On 12/14/18 at approximately 11:30 a.m. SM #16, epidemiologist, advised the surveyors that a second HIV test was ordered/ drawn on Patient #1 due to a staff exposure, and that a separate consent was not required due to deemed consent. SM #16 stated "a consent is required, except when drawn due to staff exposure/deemed consent".
Concerns were discussed with SM #2, Director of Quality and Accreditation on 12/14/18 at approximately 11:00 a.m. on 12/14/18, and again at 12:00 p.m. on 12/14/18 with members of administration.
Tag No.: A0166
Based on interview and document review, it was determined that facility staff failed to ensure that the plan of care for one (1) out of of seven (7) patients (Patient #13) was updated when restraints were placed.
Findings included:
A review of the medical record was conducted for Patient #13, who was admitted to the facility on 11/25/18 with diagnosis of altered mental status. There was documentation in the record that bilateral upper extremity (BUE) mitts were ordered on 11/30/18 at 8:22 p.m. for safety (non-violent) due to pulling out his/her nasogastric tube (NGT). Mitt restraints were ordered/documented on 11/30/18, 12/1/18, 12/2/18, 12/3/18, 12/4/18, 12/5/18, and 12/6/18.

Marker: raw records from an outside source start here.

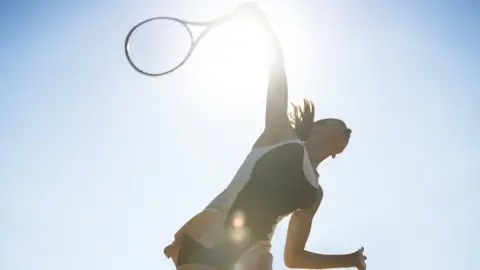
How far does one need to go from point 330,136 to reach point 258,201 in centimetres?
138

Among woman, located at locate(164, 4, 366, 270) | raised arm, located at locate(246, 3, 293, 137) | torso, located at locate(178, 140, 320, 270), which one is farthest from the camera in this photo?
raised arm, located at locate(246, 3, 293, 137)

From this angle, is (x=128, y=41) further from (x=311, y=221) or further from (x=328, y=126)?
(x=311, y=221)

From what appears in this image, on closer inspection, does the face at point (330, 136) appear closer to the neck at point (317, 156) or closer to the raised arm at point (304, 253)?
the neck at point (317, 156)

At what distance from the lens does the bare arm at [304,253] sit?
234 inches

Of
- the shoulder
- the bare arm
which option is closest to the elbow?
the bare arm

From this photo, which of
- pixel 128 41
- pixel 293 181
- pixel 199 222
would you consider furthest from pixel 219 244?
pixel 128 41

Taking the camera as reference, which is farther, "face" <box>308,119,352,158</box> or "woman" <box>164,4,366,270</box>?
"face" <box>308,119,352,158</box>

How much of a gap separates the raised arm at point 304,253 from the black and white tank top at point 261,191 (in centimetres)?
82

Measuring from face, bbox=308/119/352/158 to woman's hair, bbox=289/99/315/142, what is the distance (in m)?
0.15

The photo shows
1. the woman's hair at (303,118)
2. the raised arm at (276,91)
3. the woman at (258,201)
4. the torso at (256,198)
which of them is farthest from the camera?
the woman's hair at (303,118)

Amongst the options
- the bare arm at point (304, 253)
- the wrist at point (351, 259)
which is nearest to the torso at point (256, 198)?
the bare arm at point (304, 253)

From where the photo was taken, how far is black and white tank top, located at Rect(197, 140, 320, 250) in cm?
494

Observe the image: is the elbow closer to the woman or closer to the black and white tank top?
the woman

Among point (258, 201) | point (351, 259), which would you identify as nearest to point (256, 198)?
point (258, 201)
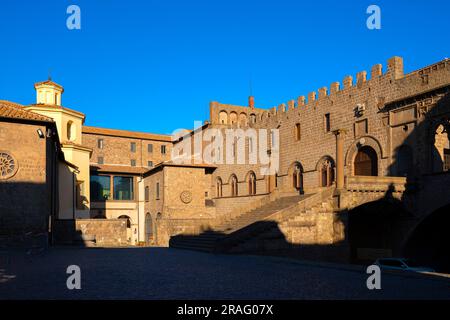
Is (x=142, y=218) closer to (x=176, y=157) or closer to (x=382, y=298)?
(x=176, y=157)

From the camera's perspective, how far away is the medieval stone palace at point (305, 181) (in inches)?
850

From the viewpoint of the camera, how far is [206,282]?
1092 centimetres

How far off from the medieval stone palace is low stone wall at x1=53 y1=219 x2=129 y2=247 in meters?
0.06

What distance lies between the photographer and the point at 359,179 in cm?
2350

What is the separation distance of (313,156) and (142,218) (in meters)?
20.0

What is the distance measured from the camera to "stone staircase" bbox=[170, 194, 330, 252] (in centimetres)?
2006

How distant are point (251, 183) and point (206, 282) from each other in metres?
29.1

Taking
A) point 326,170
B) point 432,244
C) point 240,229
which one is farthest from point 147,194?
point 432,244

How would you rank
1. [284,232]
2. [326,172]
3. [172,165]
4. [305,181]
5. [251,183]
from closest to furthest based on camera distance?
[284,232], [326,172], [305,181], [172,165], [251,183]

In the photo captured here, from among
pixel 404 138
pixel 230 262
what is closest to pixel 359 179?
pixel 404 138

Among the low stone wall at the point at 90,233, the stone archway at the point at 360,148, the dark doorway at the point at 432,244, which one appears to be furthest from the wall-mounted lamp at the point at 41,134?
the dark doorway at the point at 432,244

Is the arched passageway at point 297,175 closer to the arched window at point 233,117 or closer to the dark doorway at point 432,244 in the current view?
the dark doorway at point 432,244

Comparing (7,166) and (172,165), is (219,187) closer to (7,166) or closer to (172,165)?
(172,165)

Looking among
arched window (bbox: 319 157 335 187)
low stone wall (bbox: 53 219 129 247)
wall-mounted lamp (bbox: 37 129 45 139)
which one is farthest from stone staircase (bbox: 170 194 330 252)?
wall-mounted lamp (bbox: 37 129 45 139)
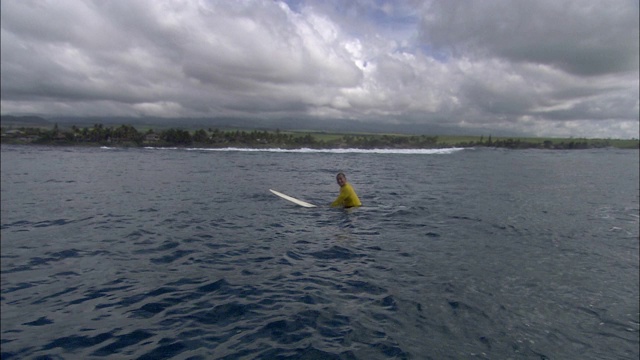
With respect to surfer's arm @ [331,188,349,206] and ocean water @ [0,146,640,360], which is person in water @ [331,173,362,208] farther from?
ocean water @ [0,146,640,360]

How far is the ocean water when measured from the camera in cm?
791

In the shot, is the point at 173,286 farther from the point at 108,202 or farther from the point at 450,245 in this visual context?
the point at 108,202

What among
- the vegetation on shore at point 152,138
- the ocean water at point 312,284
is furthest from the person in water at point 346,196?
the vegetation on shore at point 152,138

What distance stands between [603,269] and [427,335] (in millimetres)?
10022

Restraints were added to Patient #13's plan of care on 12/3/18 at 9:51 p.m., three (3) days after mitt restraints were placed.
The facility's policy entitled "Patient Restraint/Seclusion, PC.13.329.00.0" was reviewed, and stated the following, in part: "...10. Care of the Patient/Plan of Care: a. The plan of care will clearly reflect a loop of assessment, intervention, and evaluation for restraint, seclusion and medications. b. Patients and/or families should be involved in care planning to the extent possible and made aware of changes to the plan of care...".
The facility's policy entitled "Documenting the Provision of Care" was also reviewed, and stated the following, in part: "...A. Plan of Care:...The Plan of Care is reviewed daily and updated as needed based on changes in the patient condition and progress toward identified outcomes or goals. Progress is documented as Improved, Stabilized, or Deteriorated, as defined by the CCC taxonomy. The daily focus for the patient is identified at the beginning of the shift, usually during bedside handoff. The focus is generally written on the white board at bedside to assure that all members of the care team, including the patient's family are aware of the focus for the day...".
Concerns were discussed with Staff Member (SM) #4, Outcomes Specialist and record navigator, on 12/13/18 at approximately 3:30 p.m., and with members of administration on 12/14/18 at 12:00 p.m.